Task item
Quote the entries below from the line with "kingdom: Animalia" through the line with "Q: What species is this?", both ends included, and only those lines.

━━━ Records to use ━━━

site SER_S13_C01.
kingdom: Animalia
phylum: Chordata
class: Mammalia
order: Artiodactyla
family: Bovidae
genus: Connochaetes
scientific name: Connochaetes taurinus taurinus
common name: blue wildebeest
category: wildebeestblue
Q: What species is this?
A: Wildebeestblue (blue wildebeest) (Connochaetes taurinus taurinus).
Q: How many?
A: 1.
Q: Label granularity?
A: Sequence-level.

━━━

Result
kingdom: Animalia
phylum: Chordata
class: Mammalia
order: Artiodactyla
family: Bovidae
genus: Connochaetes
scientific name: Connochaetes taurinus taurinus
common name: blue wildebeest
category: wildebeestblue
Q: What species is this?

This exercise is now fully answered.